Voters approved the 5.5-mill emergency operating levy for five years to generate $538,168 annually.
This is the fourth time since May 2003 that the district has sought additional operating funds from the voters, after it learned in October 2002 that it would be losing $621,000 annually from RMI Titanium in personal tangible property taxes.
"We are very happy, very pleased that the community is very supportive of the schools," Hanshaw said.
Cut to state minimums
The district cut busing in January to state minimums, which only requires that pupils in kindergarten through eighth grade are bused. Busing turned into a major issue of contention at several school board meetings, which had to be moved from the school library to the high school cafeteria and frequently drew 250 parents who wanted busing restored.

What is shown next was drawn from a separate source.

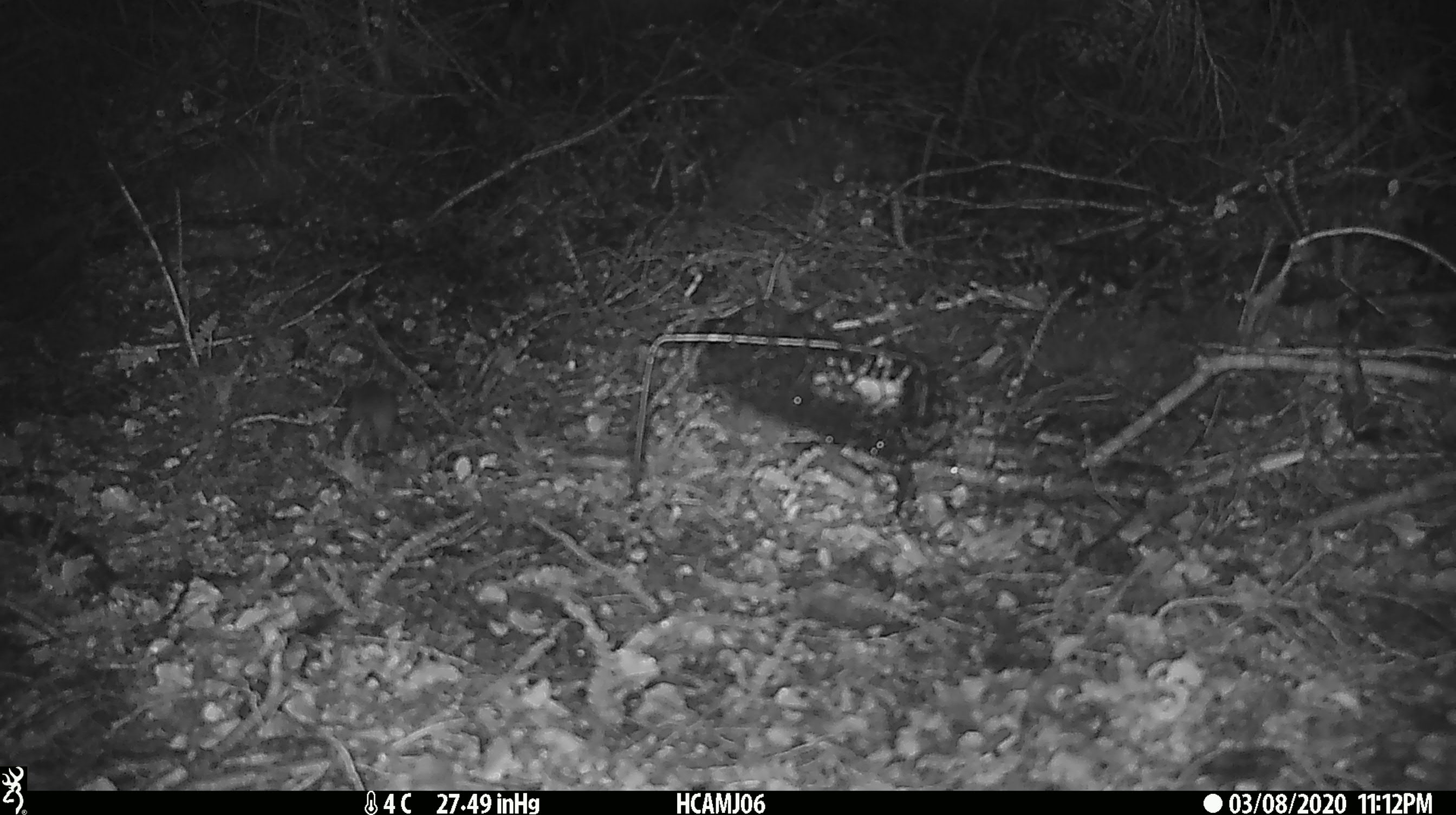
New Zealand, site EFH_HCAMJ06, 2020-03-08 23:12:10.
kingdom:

Of the district's 1,050 pupils, only 95 were outside the two-mile limit and were being bused since last January, according to figures provided by Ron Knight, transportation coordinator. Hanshaw said Knight estimates that 700 to 750 pupils will be re-boarding those buses Monday.
Parents and pupils will be notified by mail this week of what the new bus routes will be, what time they will be picked up and dropped off, and where their bus stop will be after a reorganization of routes ordered by Hanshaw.
One driver will be brought back from layoff, but the other three drivers, who had taken other nonteaching jobs in the schools, will have to go through a five-day bidding process through the union if they want to go back to being bus drivers. If not enough drivers bid for the jobs, someone new will have to be hired, the superintendent said.
Instead of nine buses, seven will be used. Hanshaw added that the district will save $33,901 on the new bus schedule structure for the school year.
Still on tight budget
Everything else in the district will remain on the tight budget the district has been maintaining since it was placed under state fiscal watch, Hanshaw said.
"We have to try to maintain our current staffing levels as they are now," he said. The district put a policy in place in the past two years that there be no new hiring if teachers retire or leave if positions can be filled from within. The result has been larger class sizes for some grade levels, and no new curriculum has been added or textbooks bought.
Hanhsaw also noted that an emergency levy for 4.8 mills, which comes up for renewal in November 2005, is also crucial to the district. He and treasurer Angela Lewis said the district does not expect to be removed from the fiscal watch imposed in March 2002 now that Tuesday's issue passed, because it also needs approval of the renewal, which generates $418,120 a year.